Au final, 81 organes de presse vont se répartir la subvention mise à leur disposition par l’Etat gabonais. © Gabonreview

 

Le 18 novembre dernier, le ministère de la Communication et des Médias annonçait, dans un communiqué, l’ouverture officielle de la période de dépôt des dossiers pour la subvention destinée au soutien à la presse écrite et numérique. Les entreprises privées ont donc eu dix jours, du 18 au 28 novembre, pour soumettre leurs demandes auprès de la direction générale de la Communication, au siège du ministère.

Le ministre de la Communication et des Médias, Paul-Marie Gondjout, et les membres de la Commission, le 17 décembre 2025, à Libreville. © Gabonreview/Capture d’écran

93 dossiers ont été reçus et passés au peigne fin.
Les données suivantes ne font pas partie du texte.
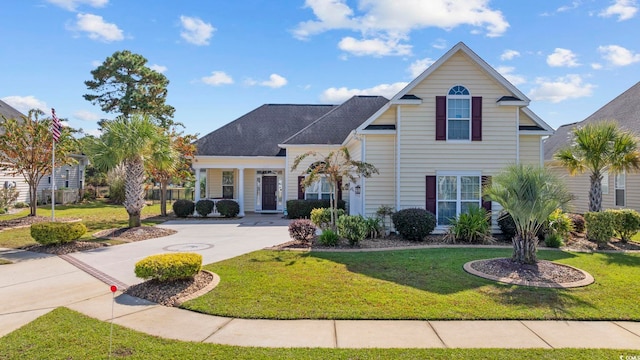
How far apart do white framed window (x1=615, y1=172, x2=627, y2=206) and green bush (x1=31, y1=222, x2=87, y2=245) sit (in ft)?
76.2

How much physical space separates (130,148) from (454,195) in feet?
40.2

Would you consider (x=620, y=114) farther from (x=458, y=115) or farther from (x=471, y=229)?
(x=471, y=229)

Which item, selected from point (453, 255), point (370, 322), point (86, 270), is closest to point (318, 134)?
point (453, 255)

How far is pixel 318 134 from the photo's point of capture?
2066 cm

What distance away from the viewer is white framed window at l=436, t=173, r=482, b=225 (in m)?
13.5

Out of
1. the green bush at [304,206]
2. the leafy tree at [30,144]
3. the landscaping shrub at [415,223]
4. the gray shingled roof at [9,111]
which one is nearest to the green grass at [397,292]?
the landscaping shrub at [415,223]

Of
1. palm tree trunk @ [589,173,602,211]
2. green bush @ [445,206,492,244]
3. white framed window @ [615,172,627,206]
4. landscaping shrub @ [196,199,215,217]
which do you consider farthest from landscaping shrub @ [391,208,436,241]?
white framed window @ [615,172,627,206]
In fine, 81 ont été jugés conformes et la liste a été remise, le 17 décembre, par les membres de la Commission, au ministre en charge de ce département,  Paul-Marie Gondjout.

«Un soutien que l’État accorde aux médias pour contribuer à leur développement…»

L’aide à la presse vise à contribuer au développement des entreprises de presse et à l’amélioration de leur contenu éditorial dans le paysage médiatique gabonais. «Il est important de rappeler que l’aide à la presse, c’est un soutien que l’État accorde aux médias pour contribuer à leur développement et à l’amélioration de leur contenu éditoriaux», a précisé le ministre de tutelle.

La Commission a, de ce fait, particulièrement mis l’accent cette année sur l’assainissement du secteur, en scrutant à la loupe des critères stricts de sélection. Parmi les exigences à remplir, figuraient la régularité fiscale et sociale, ainsi que le respect de l’éthique journalistique.

Au final, 47 dossiers sur 57 ont été retenus pour ce qui est de la presse imprimée, et 34 sur 36 pour la presse en ligne. L’objectif est clair à savoir «soutenir uniquement les véritables entreprises de presse respectant les normes en vigueur».

Aider les prochains demandeurs à être plus rigoureux dans leur travail

La rigueur affichée par la Commission s’est traduite par l’élimination de 12 dossiers non-éligibles, dont 5 en presse écrite et 7 en presse en ligne. Les motifs d’exclusion incluaient «l’absence d’Agrément technique ou un site introuvable».

 «Nous espérons que la rigueur dont vous avez fait preuve lors de l’examen des dossiers aidera les prochains demandeurs de l’aide à la presse à être plus rigoureux dans leur travail quotidien autant que dans la confection de leur dossier de demande de subvention», a déclaré le ministre Paul-Marie Gondjout. La liste des bénéficiaires sera transmise au Trésor public pour l’exécution des paiements en direction des éditeurs.

Si jusqu’en 2023, cette aide à la presse se chiffrait entre 120 et 127 millions francs CFA, avec l’arrivée aux affaires du président Oligui Nguema, elle a été ramenée à 500 millions de francs CFA, son chiffre d’antan. Ce montant reste toutefois à confirmer pour l’exercice 2025.